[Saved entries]

• • • • • • •

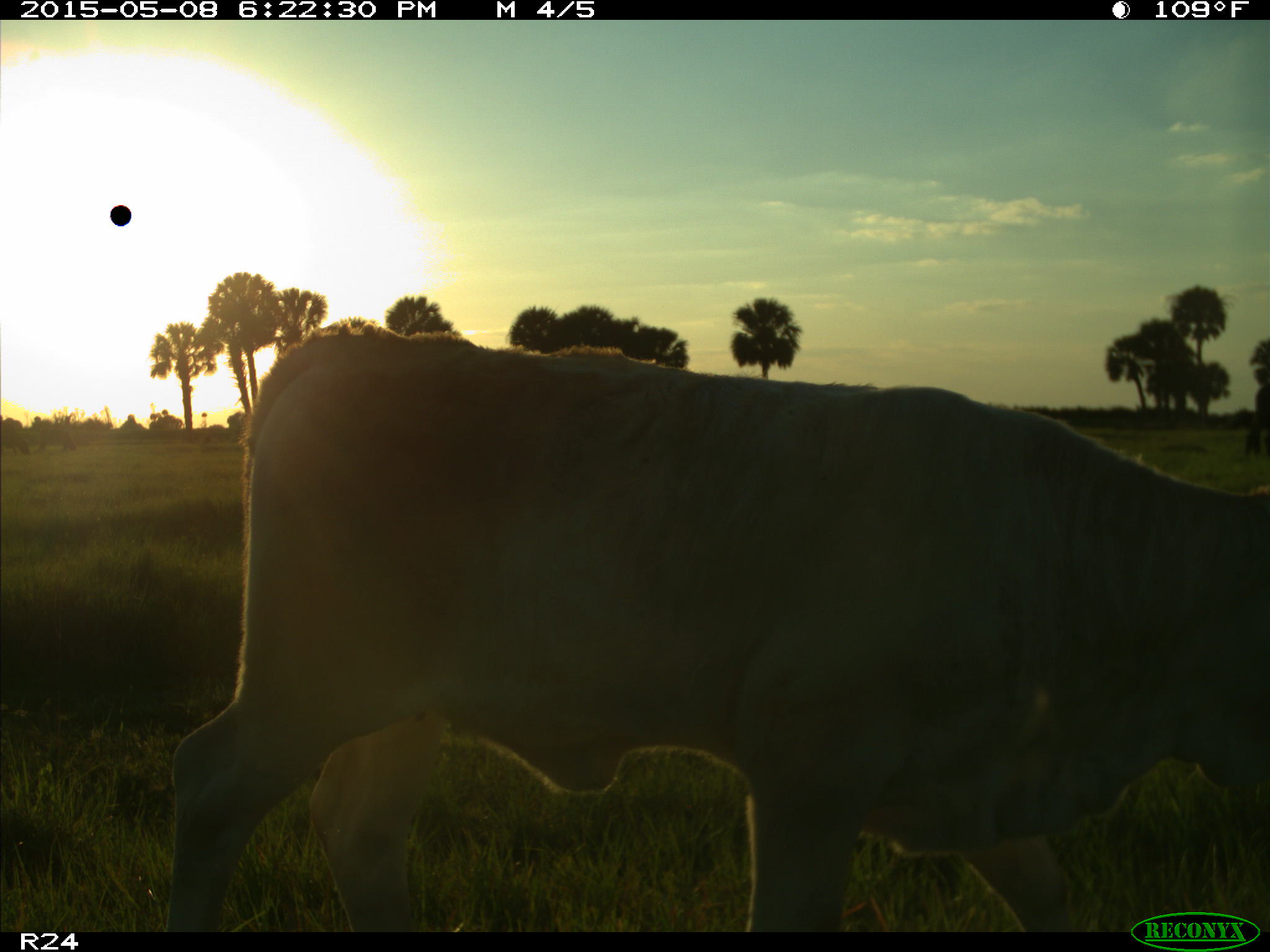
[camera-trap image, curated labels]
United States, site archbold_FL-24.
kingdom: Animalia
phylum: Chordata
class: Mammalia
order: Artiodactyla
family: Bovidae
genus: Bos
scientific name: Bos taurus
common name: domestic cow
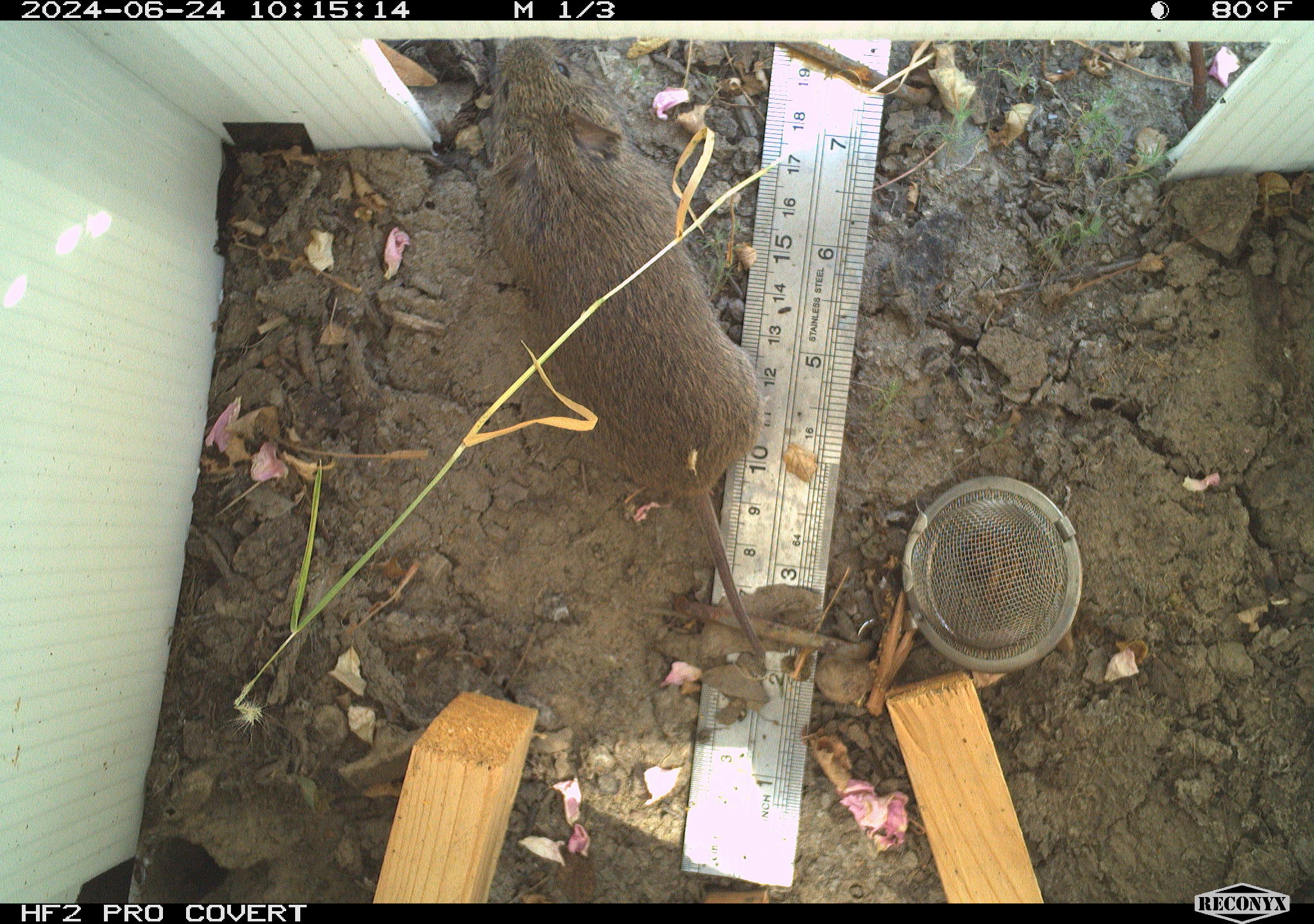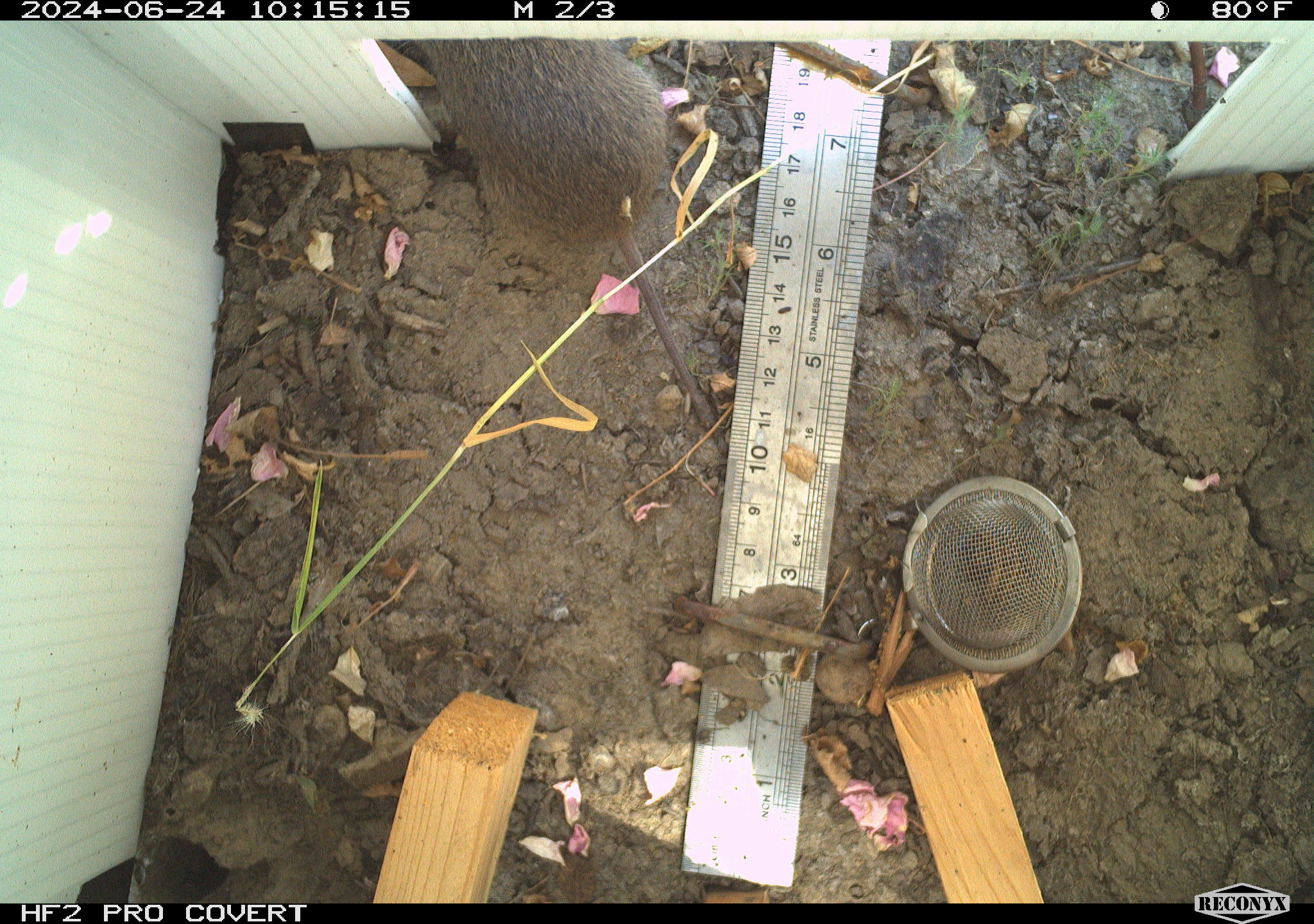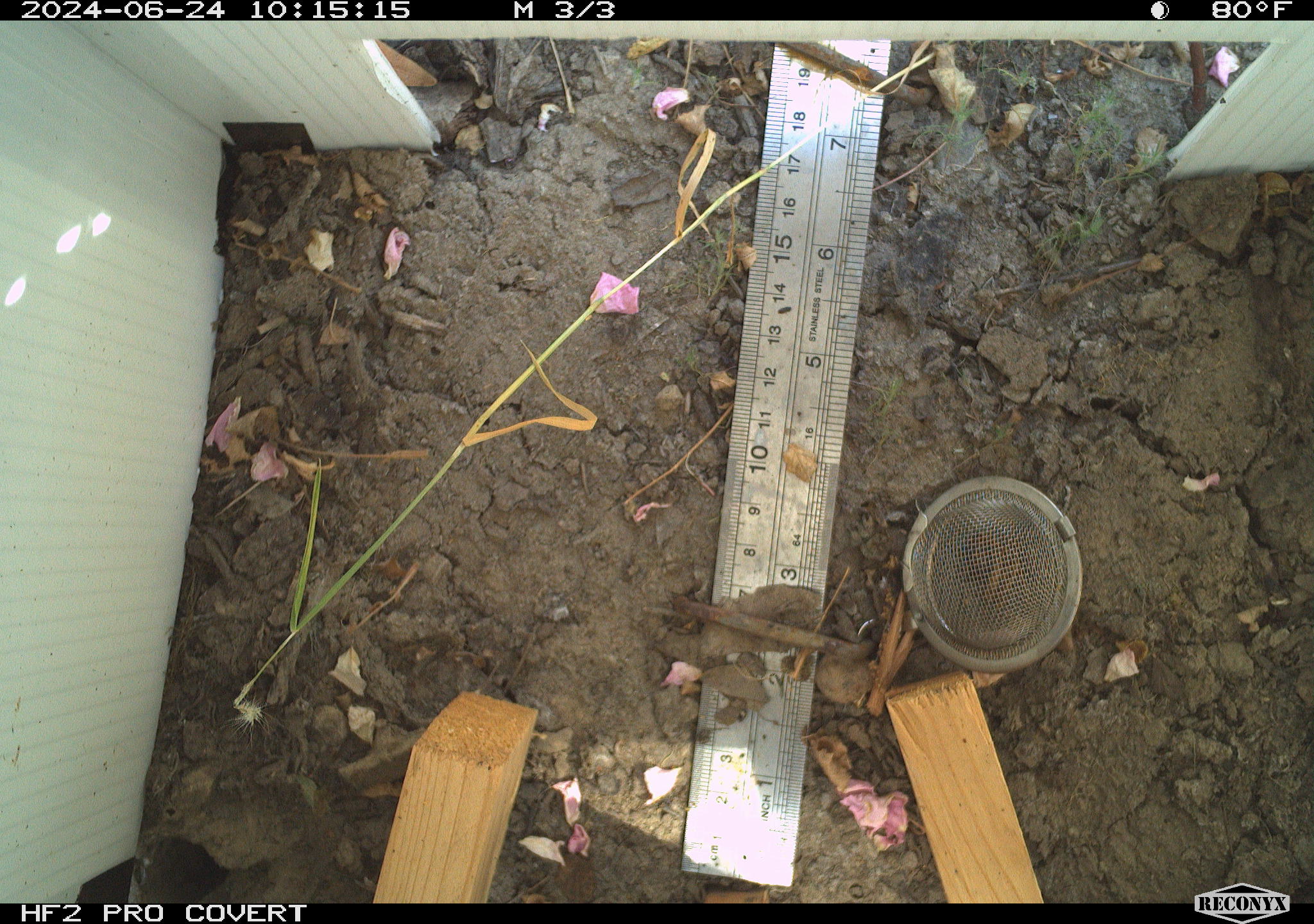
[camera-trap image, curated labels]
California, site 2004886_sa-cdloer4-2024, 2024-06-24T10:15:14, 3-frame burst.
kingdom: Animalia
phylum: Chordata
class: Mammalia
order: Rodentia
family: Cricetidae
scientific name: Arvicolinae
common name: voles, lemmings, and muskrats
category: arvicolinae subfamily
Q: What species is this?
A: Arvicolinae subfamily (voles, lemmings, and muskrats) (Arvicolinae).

• • • • • • •

Leave out the pictures and set down all of the data exactly.

[camera-trap image, curated labels]
United States, site archbold_FL-24.
kingdom: Animalia
phylum: Chordata
class: Mammalia
order: Artiodactyla
family: Bovidae
genus: Bos
scientific name: Bos taurus
common name: domestic cow
[camera-trap image, curated labels]
California, site 2004886_sa-cdloer4-2024, 2024-06-24T10:15:14, 3-frame burst.
kingdom: Animalia
phylum: Chordata
class: Mammalia
order: Rodentia
family: Cricetidae
scientific name: Arvicolinae
common name: voles, lemmings, and muskrats
category: arvicolinae subfamily
Q: What species is this?
A: Arvicolinae subfamily (voles, lemmings, and muskrats) (Arvicolinae).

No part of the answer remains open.